Hatten Sie vorher schon mit dem Thema PFC in Mittelbaden zu tun oder mussten Sie sich neu einarbeiten?
Löffelholz-Würz: Ich leite neben der Stabsstelle PFC das Referat Industrie, Schwerpunkt Luftreinhaltung, und kannte daher die Thematik in der Abteilung Umwelt. Für Herrn Röber ist es die erste Stelle in der Verwaltung, so dass er zuvor nicht mit dem Thema befasst war. Eine Einarbeitung in die vielfältigen Facetten des Themas war natürlich notwendig.
Wie fand diese Einarbeitung statt?
Röber: Im Dialog mit den zuständigen Behörden sind uns die Kernpunkte der Problematik sehr schnell bewusst geworden. Durch regelmäßig stattfindende Besprechungen auf allen Ebenen, also sowohl mit den unteren Verwaltungsbehörden als auch mit den Ministerien, konnten wir uns schnell in die Materie einarbeiten. Zudem waren wir zu Beginn viel unterwegs und haben vor Ort zahlreiche Gespräche geführt. Fortbildungsveranstaltungen liefern zusätzliche Sachkunde und fachliches Wissen, sodass wir – wenn es sich anbietet – natürlich auch daran teilnehmen. Als Stabsstelle sind wir jedoch nicht für die fachliche Bearbeitung der PFC-Problematik zuständig. Hierfür gibt es die Experten in den Fachreferaten. Die fachliche Arbeit bleibt weiterhin bei den zuständigen Stellen. Eine Einarbeitung in die Materie in allen Bereichen – Boden, Grundwasser, Landwirtschaft, Entsorgung, Gesundheit, Trinkwasser und vieles mehr – könnten wir auch niemals in der Tiefe leisten, wie dies die jeweiligen Fachleute in ihrem Bereich können.

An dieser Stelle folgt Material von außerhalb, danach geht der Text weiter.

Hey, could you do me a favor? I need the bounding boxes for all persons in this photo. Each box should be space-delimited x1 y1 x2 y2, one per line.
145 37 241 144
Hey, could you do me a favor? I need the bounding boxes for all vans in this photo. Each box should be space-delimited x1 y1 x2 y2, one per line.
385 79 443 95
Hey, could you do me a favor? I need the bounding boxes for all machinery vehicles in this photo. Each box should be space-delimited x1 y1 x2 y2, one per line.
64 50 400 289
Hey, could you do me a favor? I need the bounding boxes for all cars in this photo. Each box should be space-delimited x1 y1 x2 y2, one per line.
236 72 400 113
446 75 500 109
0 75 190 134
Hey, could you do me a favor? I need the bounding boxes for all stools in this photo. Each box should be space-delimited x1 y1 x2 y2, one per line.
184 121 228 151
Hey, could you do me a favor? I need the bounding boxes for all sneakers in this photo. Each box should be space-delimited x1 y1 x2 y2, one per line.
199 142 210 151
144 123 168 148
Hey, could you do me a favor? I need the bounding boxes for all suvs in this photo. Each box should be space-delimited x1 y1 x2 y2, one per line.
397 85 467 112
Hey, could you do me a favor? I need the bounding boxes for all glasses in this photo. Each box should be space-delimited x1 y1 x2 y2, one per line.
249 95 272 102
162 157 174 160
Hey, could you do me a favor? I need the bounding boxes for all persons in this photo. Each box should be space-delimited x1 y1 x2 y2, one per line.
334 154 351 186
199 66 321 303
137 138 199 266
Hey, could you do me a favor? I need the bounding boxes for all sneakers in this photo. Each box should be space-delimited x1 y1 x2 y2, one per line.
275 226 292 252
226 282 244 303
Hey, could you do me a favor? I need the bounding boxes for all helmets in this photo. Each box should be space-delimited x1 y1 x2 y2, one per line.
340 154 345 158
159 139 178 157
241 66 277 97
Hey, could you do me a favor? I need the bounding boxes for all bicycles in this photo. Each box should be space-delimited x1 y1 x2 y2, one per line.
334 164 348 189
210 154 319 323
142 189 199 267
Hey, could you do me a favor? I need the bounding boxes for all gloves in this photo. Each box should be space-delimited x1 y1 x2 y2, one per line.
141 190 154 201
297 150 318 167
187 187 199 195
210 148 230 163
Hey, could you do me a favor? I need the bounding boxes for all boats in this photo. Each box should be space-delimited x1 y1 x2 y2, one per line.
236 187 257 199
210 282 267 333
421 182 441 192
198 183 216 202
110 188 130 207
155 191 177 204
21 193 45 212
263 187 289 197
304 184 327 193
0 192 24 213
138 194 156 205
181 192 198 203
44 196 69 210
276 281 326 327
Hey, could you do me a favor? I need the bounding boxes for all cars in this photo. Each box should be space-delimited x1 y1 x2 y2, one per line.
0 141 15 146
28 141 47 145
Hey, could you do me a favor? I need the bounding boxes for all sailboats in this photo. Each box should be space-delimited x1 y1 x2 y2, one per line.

Die Stabsstelle PFC hat insbesondere die Aufgabe, die fachliche Bearbeitung im Regierungspräsidium zu koordinieren.
Wodurch unterscheidet sich die Stabsstelle von einer „normalen“ Pressestelle?
Löffelholz-Würz: Die Stabsstelle PFC hat insbesondere die Aufgabe, die fachliche Bearbeitung im Regierungspräsidium zu koordinieren. Allein im Regierungspräsidium Karlsruhe sind drei Abteilungen mit jeweils mehreren Referaten mit der Thematik befasst. Durch regelmäßige Treffen stellen wir den reibungslosen Informationsaustausch zwischen den Referaten, aber auch mit den betroffenen unteren Verwaltungsbehörden und Ministerien sicher. Als Stabsstelle sind wir zudem direkt der Regierungspräsidentin unterstellt und berichten ihr in gemeinsamen Treffen regelmäßig über das aktuelle Geschehen. Ferner sind wir auch zentraler Ansprechpartner für die Bürgerinnen und Bürger. Gerade aufgrund der Vielzahl der beteiligten Behörden ist es aus unserer Sicht wichtig, sich bei den verschiedensten Fragen an eine einheitliche Stelle wenden zu können. Zwar können wir nicht auf alle Fragen ad hoc eine Antwort geben, jedoch können wir entweder die Antwort einholen oder aber quasi wie ein Lotse an die zuständige Stelle verweisen. Zudem beantworten wir Presseanfragen zum Thema PFC.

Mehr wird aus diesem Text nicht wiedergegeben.